■ MATERIAL PROVIDED:
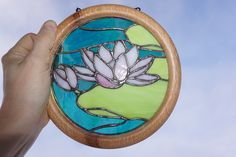 Water Lilly stained glass on a hand lathed oak frame.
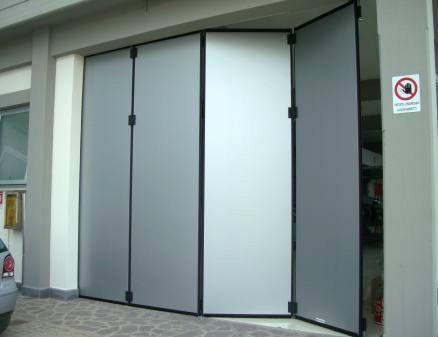 Portone industriale archivi centro service - Porte chiusura a libro ...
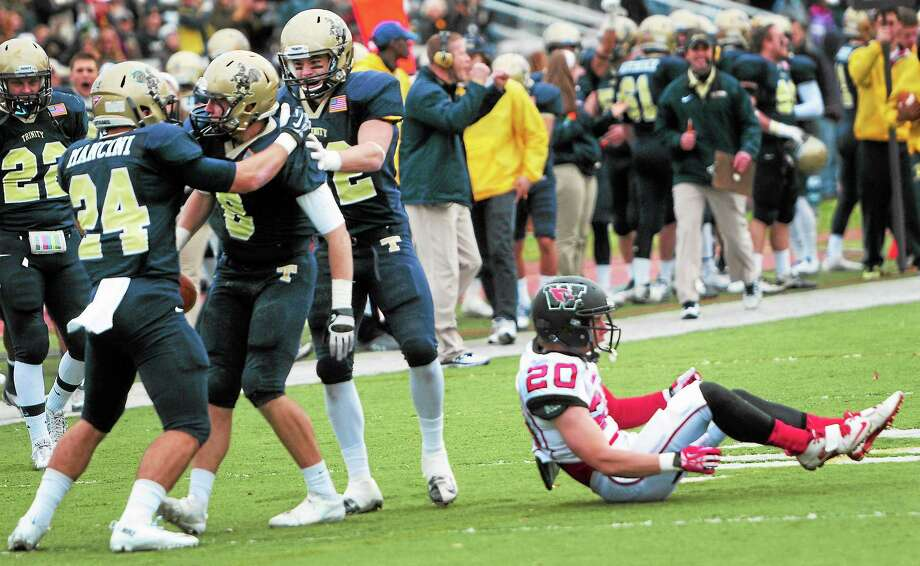 Trinity teammates congratulate strong safety Brendan Bader, third from left, after Bader intercepted a pass intended for Wesleyan's Rob Manning during the first quarter Saturday. Photo: Peter Hvizdak — Register  / ©Peter Hvizdak /  New Haven Register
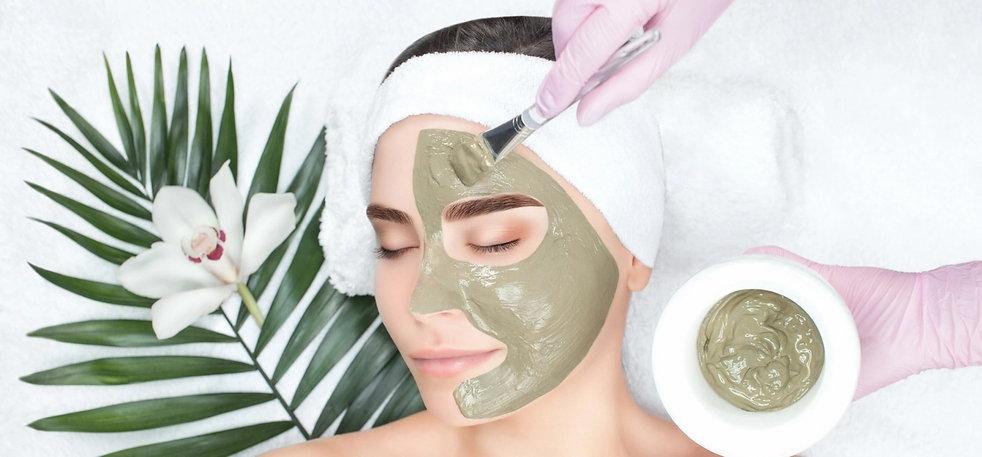 woman at salon receiving a facial mask treatment, facial treatments round rock, cleanse facial, glow facial, body waxing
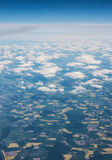 Land mass seen from above, through the clouds. Land mass seen from high above, through the clouds Royalty Free Stock Photos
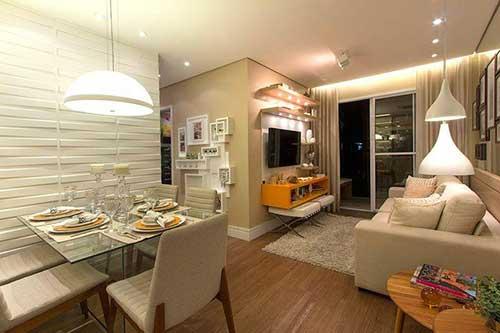 sala de estar e jantar em apartamento pequeno com mesa de vidro
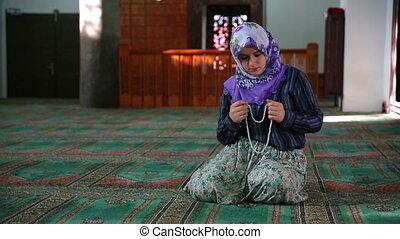 Muslim girl praying - Muslim girl saying her everyday salat...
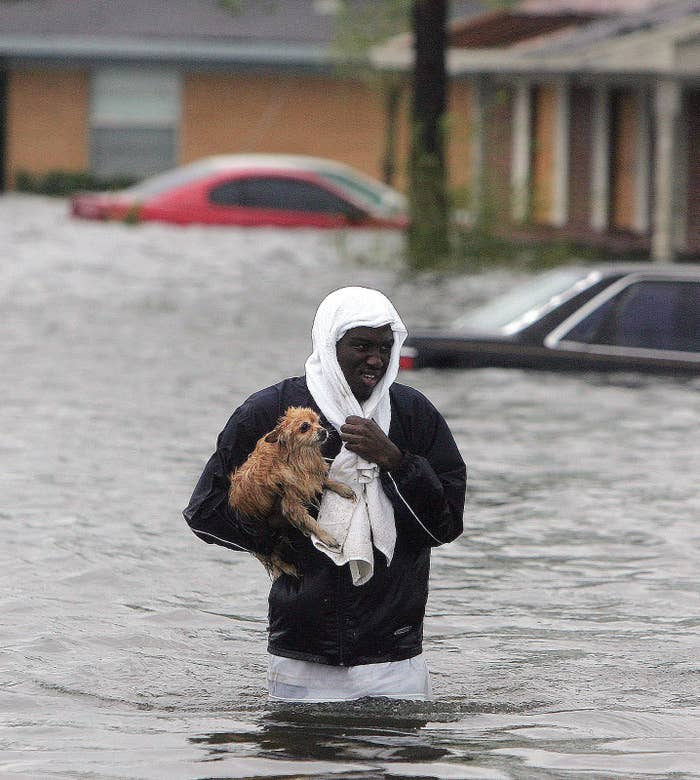 Jonathan Harvey wades through floodwaters on Aug. 29, 2005.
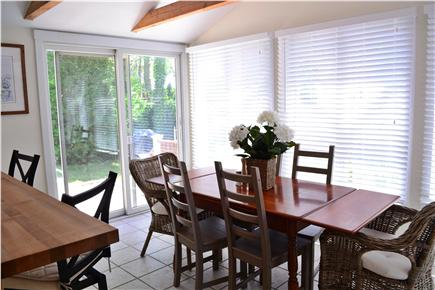 Falmouth Cape Cod vacation rental - Breakfast bar, dining area with cathedral ceiling, patio beyond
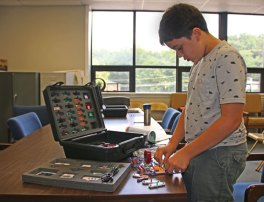 Skyler Pawlowski, 13, of Naugatuck builds a circuit that activates an alarm on Aug. 11 during the Explore Circuits program at the Beacon Falls Library. The program is part of the library's initiative to bring more science, technology, engineering, and mathematic programs to the community. –LUKE MARSHALL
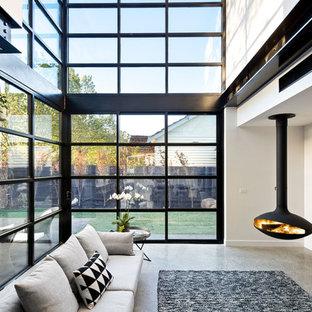 Immagine di un soggiorno contemporaneo di medie dimensioni e stile loft con pareti bianche, pavimento in cemento, camino sospeso e TV autoportante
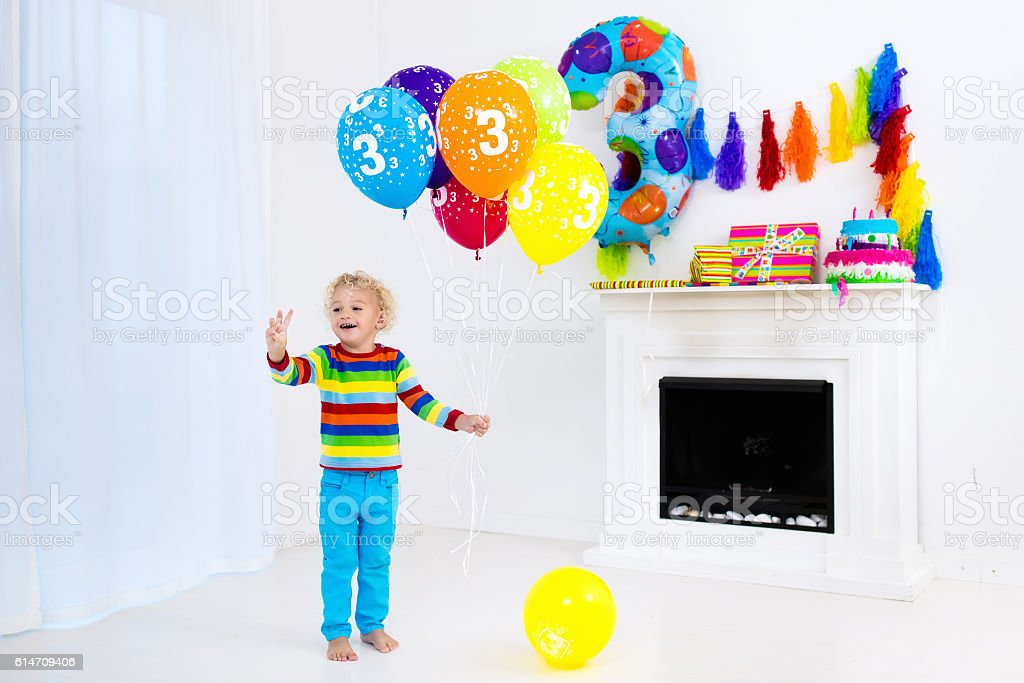 Little boy opening birthday presents stock photo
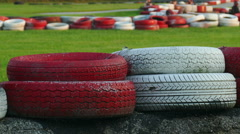 4K: Go Karts Race Around Track Behind Tire Bumpers Stock Footage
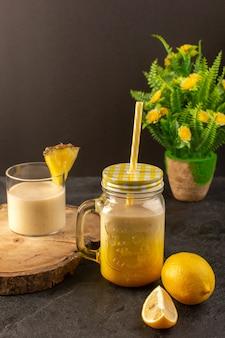 Een vooraanzicht verse cocktail lekker koel drankje binnen kan met stro dichtbij houten bureau samen met citroenen op de donkere achtergrond de zomersap drinken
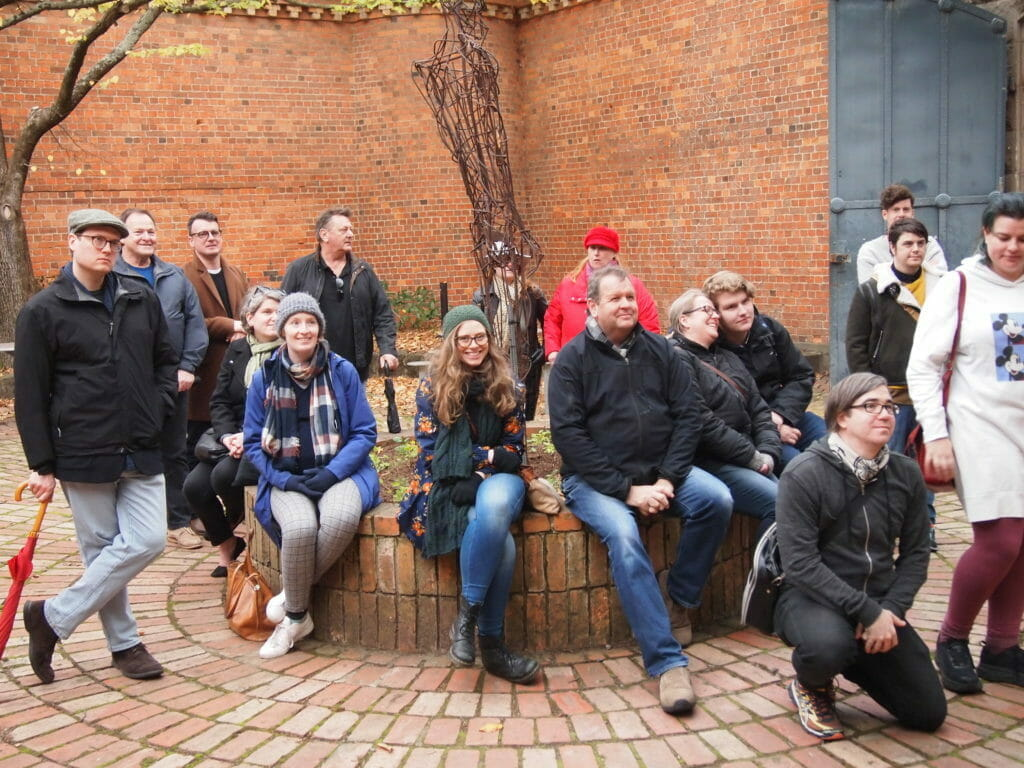 Ballarat Queer History Walking Tour attendees in the yard of the Old Ballarat Gaol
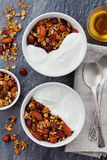 Homemade yogurt bowl with granola on black table, healthy and diet breakfast, from above Stock Photo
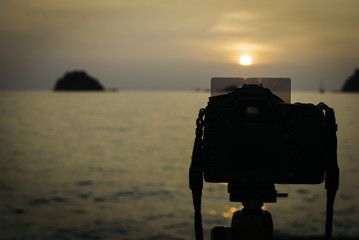 silhouette image of digital camera on tripod during sunset.sea and island background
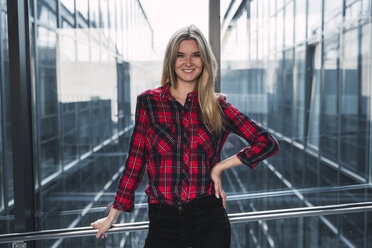 Portrait of smiling young woman wearing plaid shirt - KKAF02667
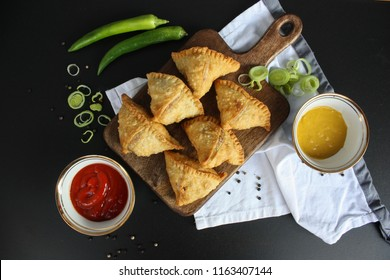 Indian samosa deep fried snack on a black background top view.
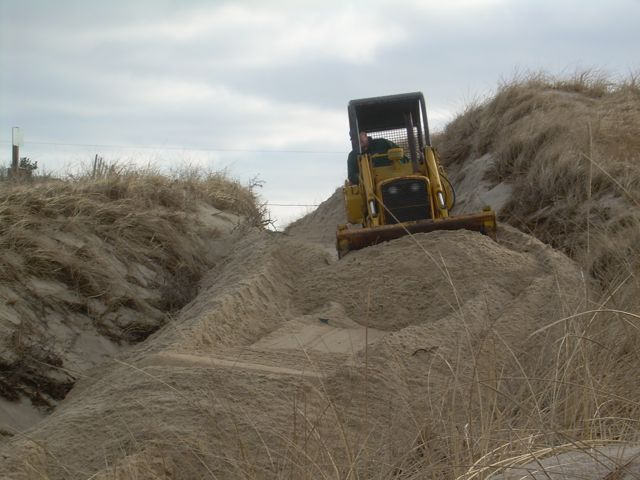 Sand being Bulldozed by Town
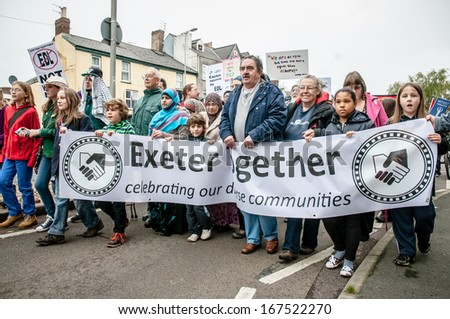 EXETER - NOVEMBER 16: Exeter Together march through the streets during the Exeter Together march and diversity festival on November 16, 2013 in Exeter, Devon, UK - stock photo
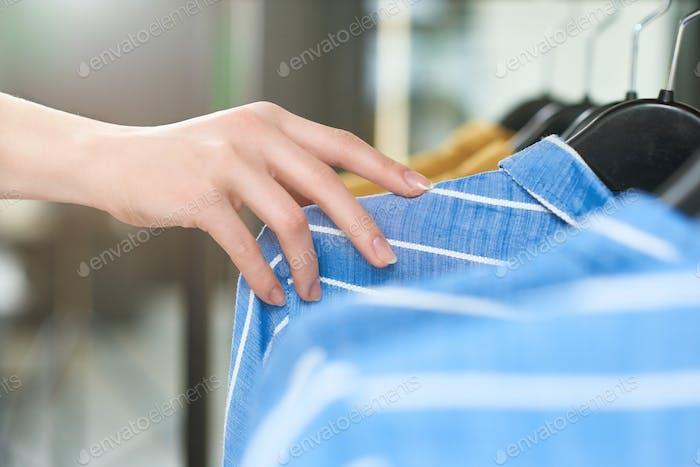 Mano de niña acostada en perchas de tienda con ropa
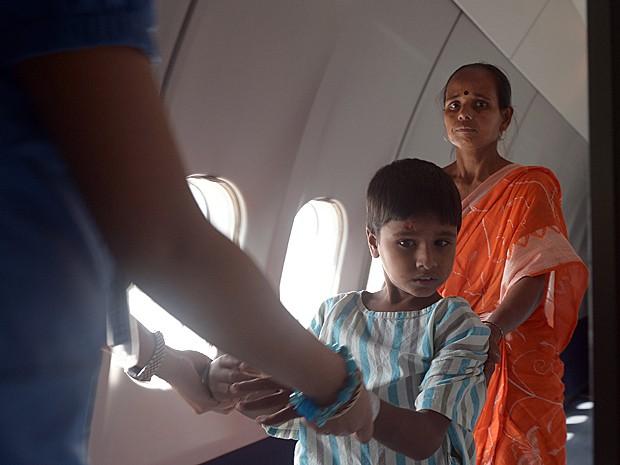 Junto com a mãe, menino indiano chega assustado para cirurgia (Foto: Dibyangshu Sarkar/AFP)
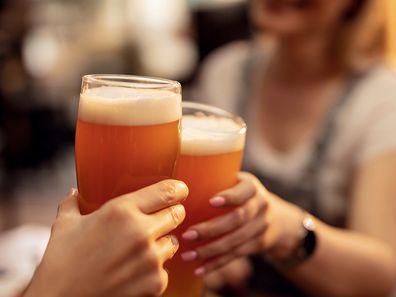 Two people toasting beer in a bar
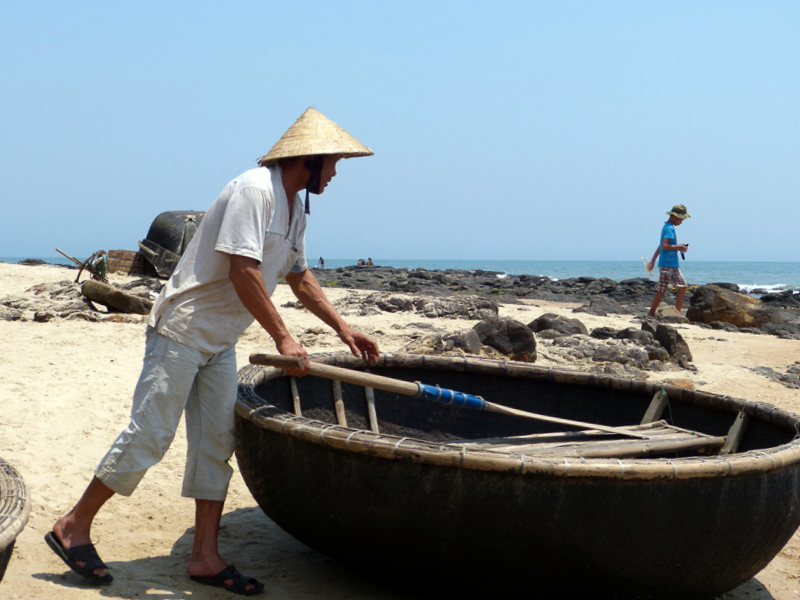 Fisherman and round boat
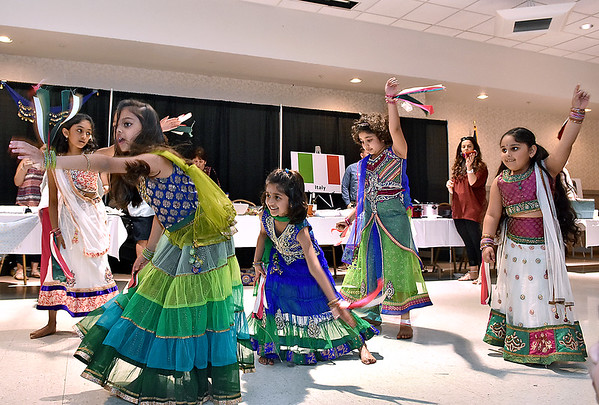 (Brad Davis/The Register-Herald) A group of young dancers dressed to the culture perform an Indian style routine during the YMCA International Dinner Sunday afternoon at the Beckley-Raleigh County Convention Center.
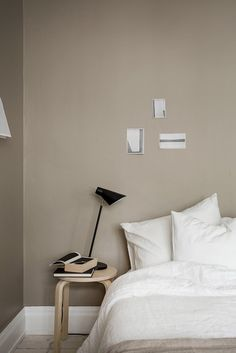 Using a small stool as a nightstand in the bedroom   Residence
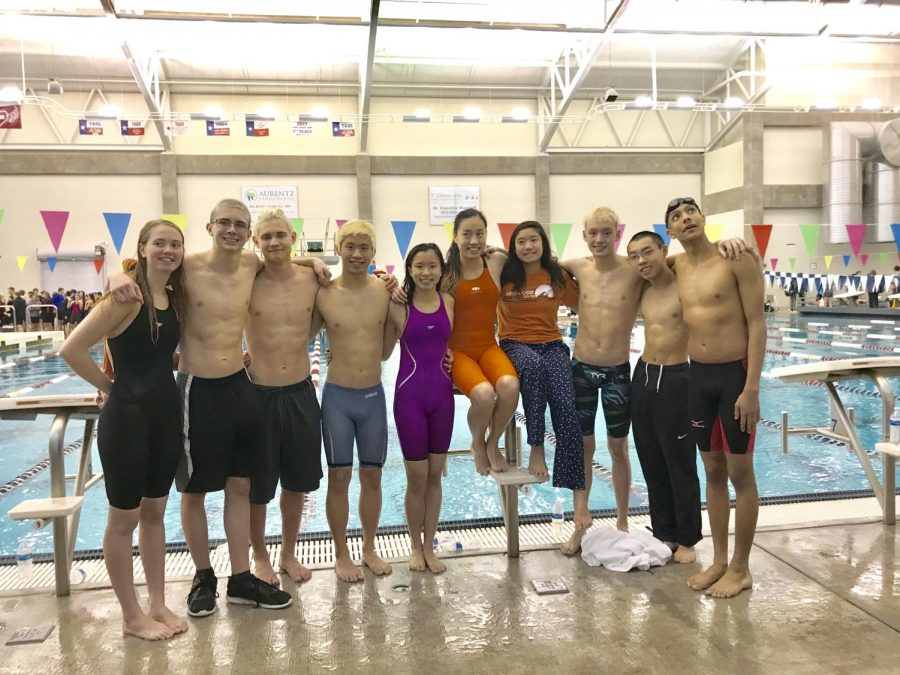 Swimmers pose together following their success at the meet. Photo credit to Westwood Swim and Dive.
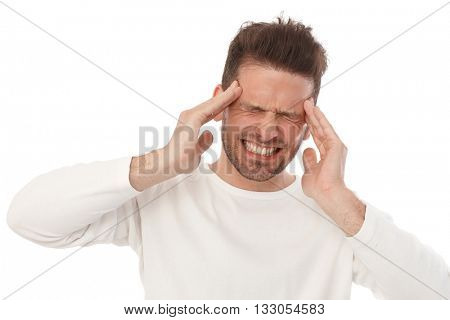 Young man having horrible headache, painful facial expression.
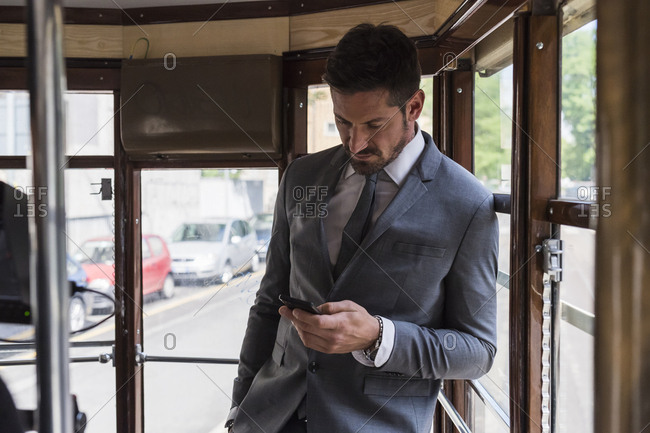 Businessman using mobile phone while traveling in bus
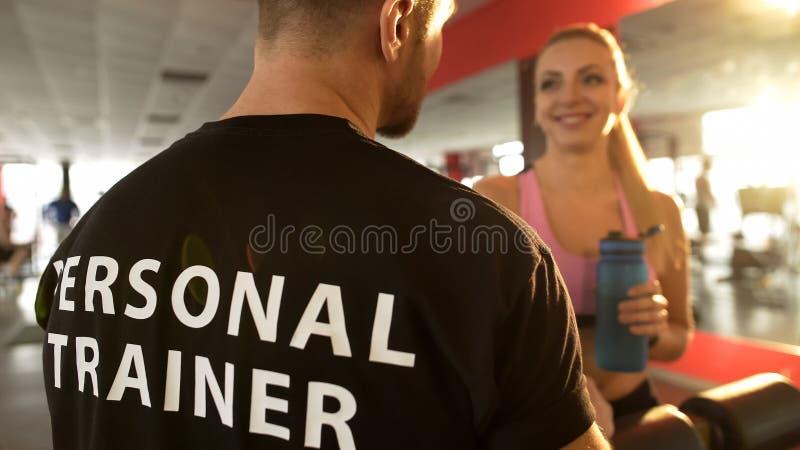 Mujer atractiva que habla con el instructor personal mientras que teniendo rotura después de ejercicios imagen de archivo libre de regalías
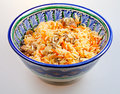 Pilaf in ceramic bowl Stock Photography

■ ABOUT THIS EXERCISE: Set down the records precisely as they appear. Any picture stays out.

■ RESPONSE TO THIS TASK:
 Water Lilly stained glass on a hand lathed oak frame.
 Portone industriale archivi centro service - Porte chiusura a libro ...
 Trinity teammates congratulate strong safety Brendan Bader, third from left, after Bader intercepted a pass intended for Wesleyan's Rob Manning during the first quarter Saturday. Photo: Peter Hvizdak — Register  / ©Peter Hvizdak /  New Haven Register
 woman at salon receiving a facial mask treatment, facial treatments round rock, cleanse facial, glow facial, body waxing
 Land mass seen from above, through the clouds. Land mass seen from high above, through the clouds Royalty Free Stock Photos
 sala de estar e jantar em apartamento pequeno com mesa de vidro
 Muslim girl praying - Muslim girl saying her everyday salat...
 Jonathan Harvey wades through floodwaters on Aug. 29, 2005.
 Falmouth Cape Cod vacation rental - Breakfast bar, dining area with cathedral ceiling, patio beyond
 Skyler Pawlowski, 13, of Naugatuck builds a circuit that activates an alarm on Aug. 11 during the Explore Circuits program at the Beacon Falls Library. The program is part of the library's initiative to bring more science, technology, engineering, and mathematic programs to the community. –LUKE MARSHALL
 Immagine di un soggiorno contemporaneo di medie dimensioni e stile loft con pareti bianche, pavimento in cemento, camino sospeso e TV autoportante
 Little boy opening birthday presents stock photo
 4K: Go Karts Race Around Track Behind Tire Bumpers Stock Footage
 Een vooraanzicht verse cocktail lekker koel drankje binnen kan met stro dichtbij houten bureau samen met citroenen op de donkere achtergrond de zomersap drinken
 Ballarat Queer History Walking Tour attendees in the yard of the Old Ballarat Gaol
 Homemade yogurt bowl with granola on black table, healthy and diet breakfast, from above Stock Photo
 silhouette image of digital camera on tripod during sunset.sea and island background
 Portrait of smiling young woman wearing plaid shirt - KKAF02667
 Indian samosa deep fried snack on a black background top view.
 Sand being Bulldozed by Town
 EXETER - NOVEMBER 16: Exeter Together march through the streets during the Exeter Together march and diversity festival on November 16, 2013 in Exeter, Devon, UK - stock photo
 Mano de niña acostada en perchas de tienda con ropa
 Junto com a mãe, menino indiano chega assustado para cirurgia (Foto: Dibyangshu Sarkar/AFP)
 Two people toasting beer in a bar
 Fisherman and round boat
 (Brad Davis/The Register-Herald) A group of young dancers dressed to the culture perform an Indian style routine during the YMCA International Dinner Sunday afternoon at the Beckley-Raleigh County Convention Center.
 Using a small stool as a nightstand in the bedroom   Residence
 Swimmers pose together following their success at the meet. Photo credit to Westwood Swim and Dive.
 Young man having horrible headache, painful facial expression.
 Businessman using mobile phone while traveling in bus
 Mujer atractiva que habla con el instructor personal mientras que teniendo rotura después de ejercicios imagen de archivo libre de regalías
 Pilaf in ceramic bowl Stock Photography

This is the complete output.